Time and time again, especially over the last two years, Black writers have been pressed into action when they'd assuredly rather be writing about anything but another dead Black body, another acquittal. Sometimes they wrote to try to explain their lives to the White world, sometimes they wrote only for themselves, but it often seemed like they felt an obligation to go once more into the fray. I've worried that not contributing writing of my own might make me seem complicity silent, but I've largely chosen to use whatever influence I have to point people towards those Black writers—the last thing the world needs is White rap blogger's thoughts on police brutality. But if there was ever an open door, an opportunity, for White music writers to reflect publicly, openly and honestly on what it means to be White and privileged, to pick up the baton, this was it. So here I go; run Forrest, run

I've spent the last 72 hours debating how to write this piece, I've probably subconsciously been writing this piece in my head for years, and I'm no closer to cracking the code than I was when I started, not without drifting off into that ultimately meaningless thinkpiece territory. So instead of any analysis or commentary, I'm going to share a story, because at least my own life is the one thing I know is true and real. 

Junior year of high school, I'm behind the wheel of my sweet, sweet Pontiac 6000 LE with the passenger's side door that only opens from the inside.
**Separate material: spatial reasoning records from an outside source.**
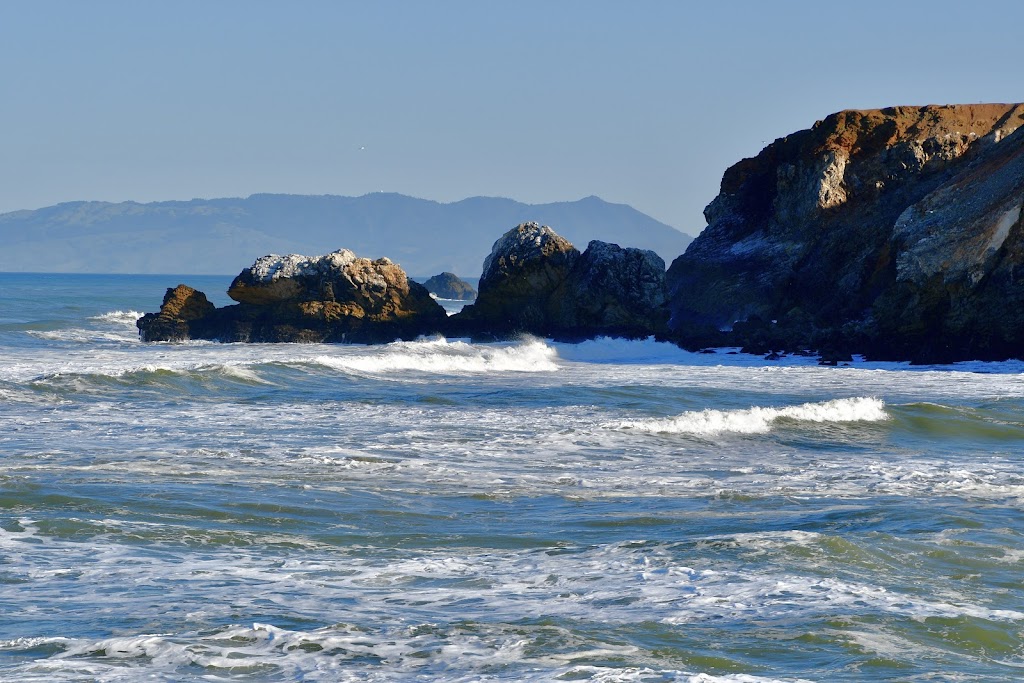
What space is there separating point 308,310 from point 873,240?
16710 millimetres

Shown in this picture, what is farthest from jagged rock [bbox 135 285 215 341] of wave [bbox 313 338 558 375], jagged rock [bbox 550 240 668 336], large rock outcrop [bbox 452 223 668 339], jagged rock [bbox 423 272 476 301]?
jagged rock [bbox 423 272 476 301]

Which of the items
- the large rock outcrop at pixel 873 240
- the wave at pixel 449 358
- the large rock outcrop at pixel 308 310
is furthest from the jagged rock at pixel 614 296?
the large rock outcrop at pixel 308 310

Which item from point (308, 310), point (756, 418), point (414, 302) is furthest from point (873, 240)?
point (756, 418)

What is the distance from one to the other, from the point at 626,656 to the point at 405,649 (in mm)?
1197

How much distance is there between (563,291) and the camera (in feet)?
125

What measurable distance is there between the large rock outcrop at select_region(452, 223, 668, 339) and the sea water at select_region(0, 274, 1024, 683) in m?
16.4

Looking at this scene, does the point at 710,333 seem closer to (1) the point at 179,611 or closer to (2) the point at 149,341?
(2) the point at 149,341

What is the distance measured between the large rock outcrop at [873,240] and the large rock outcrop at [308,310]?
28.4ft

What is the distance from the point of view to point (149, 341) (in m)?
35.6

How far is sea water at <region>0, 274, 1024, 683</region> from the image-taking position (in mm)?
6836

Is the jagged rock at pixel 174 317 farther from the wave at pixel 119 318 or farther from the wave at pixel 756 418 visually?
the wave at pixel 756 418

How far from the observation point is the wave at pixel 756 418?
16.9 metres

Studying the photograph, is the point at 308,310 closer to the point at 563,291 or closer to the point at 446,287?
the point at 563,291

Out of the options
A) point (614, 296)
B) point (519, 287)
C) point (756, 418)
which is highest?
point (519, 287)
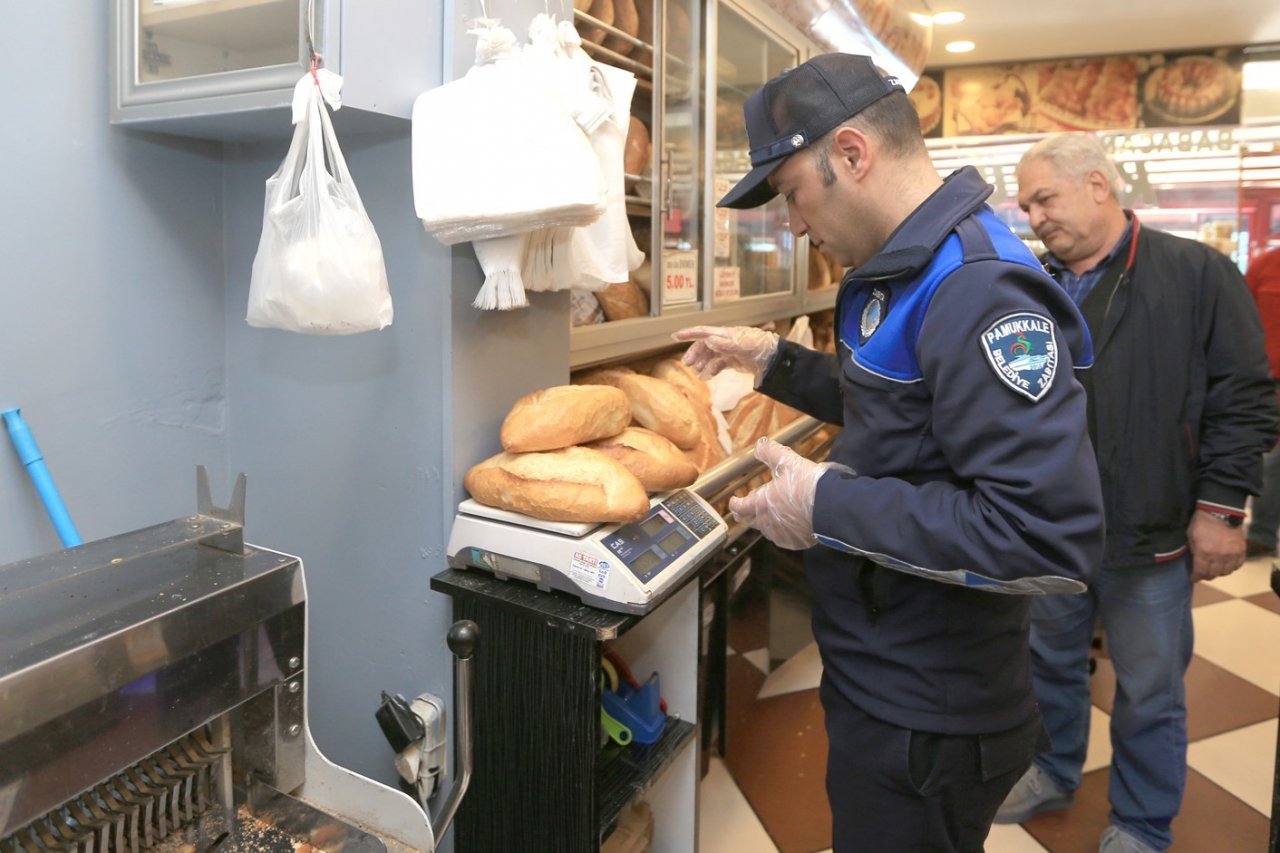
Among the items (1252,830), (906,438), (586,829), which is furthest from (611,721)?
(1252,830)

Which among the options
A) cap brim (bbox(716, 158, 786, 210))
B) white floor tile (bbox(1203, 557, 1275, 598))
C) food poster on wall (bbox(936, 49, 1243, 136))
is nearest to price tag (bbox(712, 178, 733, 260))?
cap brim (bbox(716, 158, 786, 210))

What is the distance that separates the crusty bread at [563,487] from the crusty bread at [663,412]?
1.39 feet

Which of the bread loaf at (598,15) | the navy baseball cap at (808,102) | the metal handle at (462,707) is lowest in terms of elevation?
the metal handle at (462,707)

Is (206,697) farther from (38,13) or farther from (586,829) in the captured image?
(38,13)

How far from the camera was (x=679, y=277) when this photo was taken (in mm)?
2430

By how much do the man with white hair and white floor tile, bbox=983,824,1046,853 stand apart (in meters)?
0.17

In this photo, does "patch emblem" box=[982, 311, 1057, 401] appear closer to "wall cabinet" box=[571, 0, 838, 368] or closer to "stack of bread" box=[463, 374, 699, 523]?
"stack of bread" box=[463, 374, 699, 523]

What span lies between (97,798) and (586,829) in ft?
2.52

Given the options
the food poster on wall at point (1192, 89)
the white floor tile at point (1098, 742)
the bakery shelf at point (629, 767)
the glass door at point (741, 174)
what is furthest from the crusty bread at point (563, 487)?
the food poster on wall at point (1192, 89)

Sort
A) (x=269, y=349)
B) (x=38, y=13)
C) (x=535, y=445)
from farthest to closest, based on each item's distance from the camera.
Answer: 1. (x=269, y=349)
2. (x=535, y=445)
3. (x=38, y=13)

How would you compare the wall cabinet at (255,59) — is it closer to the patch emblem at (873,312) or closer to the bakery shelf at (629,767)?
the patch emblem at (873,312)

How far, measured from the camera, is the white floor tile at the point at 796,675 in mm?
2996

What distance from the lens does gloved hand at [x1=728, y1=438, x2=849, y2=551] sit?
50.8 inches

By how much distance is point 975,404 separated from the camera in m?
1.09
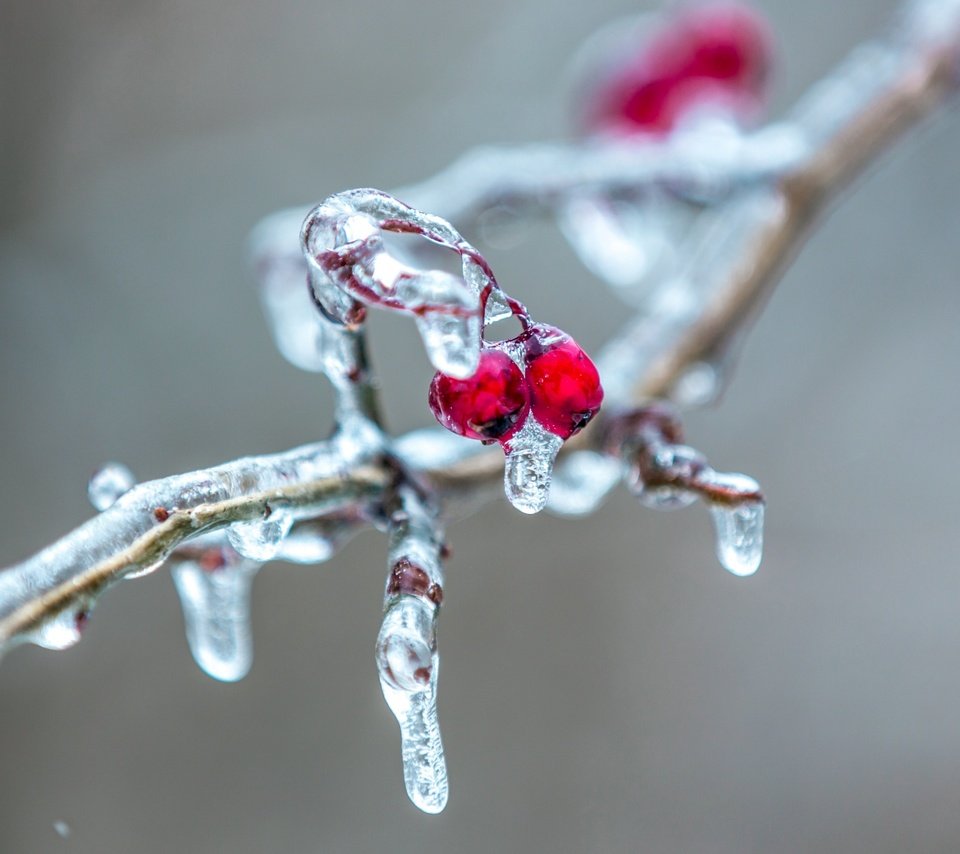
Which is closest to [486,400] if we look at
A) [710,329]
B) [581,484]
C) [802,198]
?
[581,484]

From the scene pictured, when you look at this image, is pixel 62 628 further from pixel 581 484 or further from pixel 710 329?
pixel 710 329

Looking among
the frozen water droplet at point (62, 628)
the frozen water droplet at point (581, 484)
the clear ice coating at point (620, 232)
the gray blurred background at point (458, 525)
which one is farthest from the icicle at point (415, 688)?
the gray blurred background at point (458, 525)

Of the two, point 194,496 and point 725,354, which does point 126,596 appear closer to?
point 725,354

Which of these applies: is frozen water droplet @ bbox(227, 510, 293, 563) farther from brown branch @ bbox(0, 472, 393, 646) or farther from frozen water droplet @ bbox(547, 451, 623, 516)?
frozen water droplet @ bbox(547, 451, 623, 516)

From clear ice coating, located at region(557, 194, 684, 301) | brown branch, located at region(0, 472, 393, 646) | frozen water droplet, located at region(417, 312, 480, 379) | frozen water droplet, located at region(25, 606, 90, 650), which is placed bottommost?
frozen water droplet, located at region(25, 606, 90, 650)

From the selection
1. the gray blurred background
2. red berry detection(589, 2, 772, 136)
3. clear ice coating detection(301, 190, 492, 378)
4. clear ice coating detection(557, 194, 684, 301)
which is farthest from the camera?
the gray blurred background

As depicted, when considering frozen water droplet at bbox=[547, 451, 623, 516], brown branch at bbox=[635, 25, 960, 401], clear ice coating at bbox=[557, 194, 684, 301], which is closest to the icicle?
frozen water droplet at bbox=[547, 451, 623, 516]

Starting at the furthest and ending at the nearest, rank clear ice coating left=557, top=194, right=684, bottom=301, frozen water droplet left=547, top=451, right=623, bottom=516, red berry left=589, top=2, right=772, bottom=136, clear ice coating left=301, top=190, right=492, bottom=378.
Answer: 1. red berry left=589, top=2, right=772, bottom=136
2. clear ice coating left=557, top=194, right=684, bottom=301
3. frozen water droplet left=547, top=451, right=623, bottom=516
4. clear ice coating left=301, top=190, right=492, bottom=378
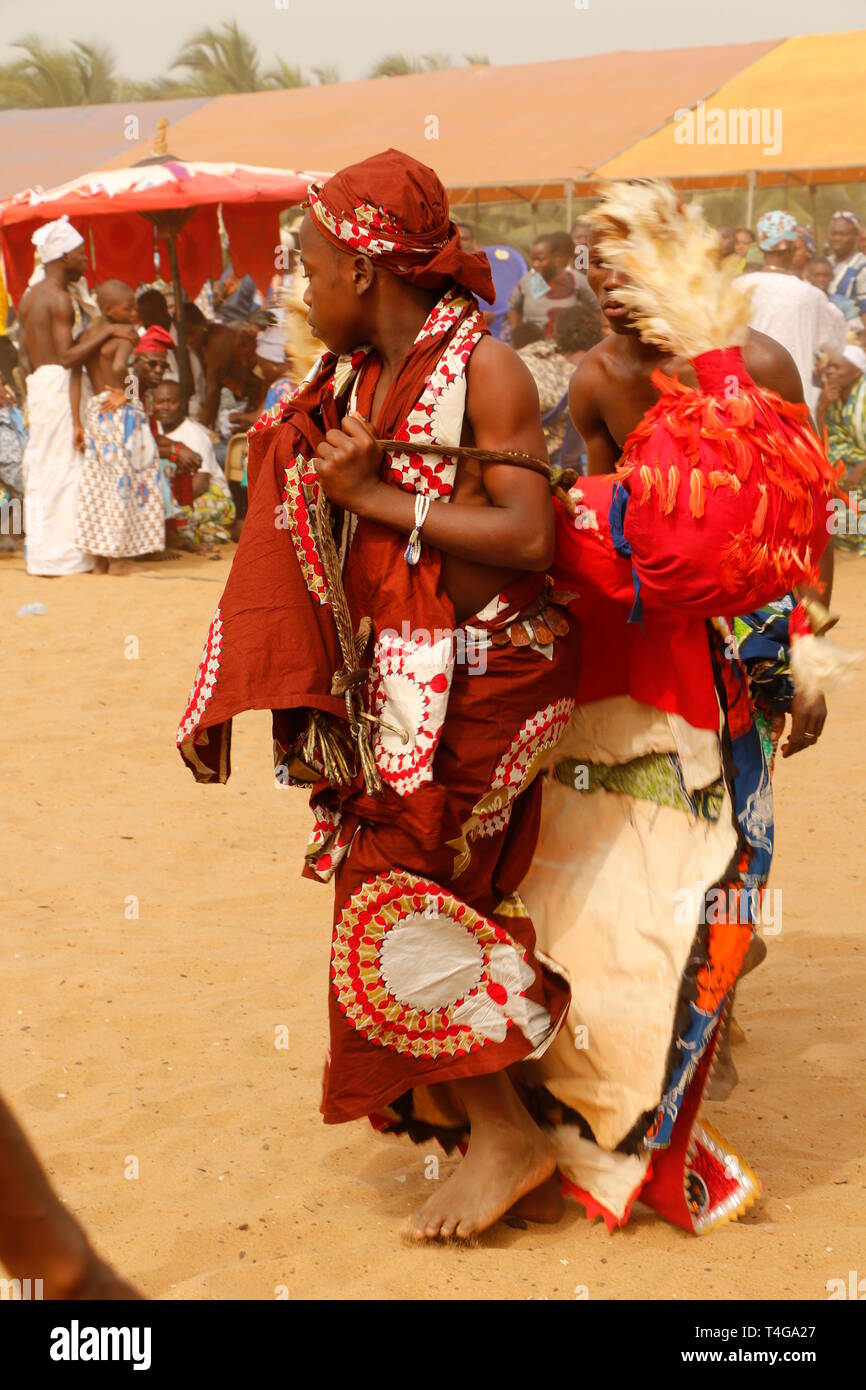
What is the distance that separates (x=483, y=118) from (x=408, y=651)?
1830cm

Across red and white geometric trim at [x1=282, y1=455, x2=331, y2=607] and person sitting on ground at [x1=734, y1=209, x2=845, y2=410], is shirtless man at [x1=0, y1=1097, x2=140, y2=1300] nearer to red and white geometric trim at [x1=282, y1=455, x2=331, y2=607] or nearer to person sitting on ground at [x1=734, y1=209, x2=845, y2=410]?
red and white geometric trim at [x1=282, y1=455, x2=331, y2=607]

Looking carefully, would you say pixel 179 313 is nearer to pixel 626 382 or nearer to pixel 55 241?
pixel 55 241

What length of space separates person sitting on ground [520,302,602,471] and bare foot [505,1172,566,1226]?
8.72 metres

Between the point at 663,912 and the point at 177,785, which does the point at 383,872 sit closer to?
the point at 663,912

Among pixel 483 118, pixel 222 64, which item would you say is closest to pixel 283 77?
pixel 222 64

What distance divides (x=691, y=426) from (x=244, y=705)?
3.20 feet

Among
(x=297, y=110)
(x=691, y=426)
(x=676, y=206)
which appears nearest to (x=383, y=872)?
(x=691, y=426)

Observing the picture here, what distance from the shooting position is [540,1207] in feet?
10.7

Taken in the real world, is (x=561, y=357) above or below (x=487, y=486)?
below

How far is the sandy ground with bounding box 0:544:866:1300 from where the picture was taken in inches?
122

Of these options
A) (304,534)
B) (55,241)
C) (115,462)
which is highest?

I'm speeding. Not Fast & Furious level speeding, but undeniably speeding. If I remember correctly, the cop tagged me going 48 in a 30 zone. The cop. That cop. Fat, mustached, he seemed like he was pulled directly out of a Law & Order casting call, right down to his name—Officer King. I came around the corner at a svelte 48 mph and out of the corner of my eye saw Officer King leaning against his motorcycle, radar gun gripped tight by sausage fingers. I immediately hit the brakes and dropped down to a pedestrian 30 mph, praying he'd see that I'd been properly scared into law abiding and let me drive on - my prayers were not answered. As soon as I saw those flashing lights in the rearview I pulled over and prepared to eat the speeding ticket I deserved. 

Officer King had other ideas. Thinking I was in for a ticket and a lecture, I was almost shocked to see King slide off his bike and come running at the car, a lead pipe of a flashlight in his right hand even though it was the middle of the day. In my memory, he had to hold his belt up as he ran, but that's such a cliched image I'm not sure if it really happened. That flashlight came knocking on my driver's side door as he demanded to know why I had run. "Why'd you run? Why'd you run?" He kept repeating it like some sort of furious prayer. Run? I slowed down when I first saw him, pulled over immediately as soon as he was in my rearview mirror. 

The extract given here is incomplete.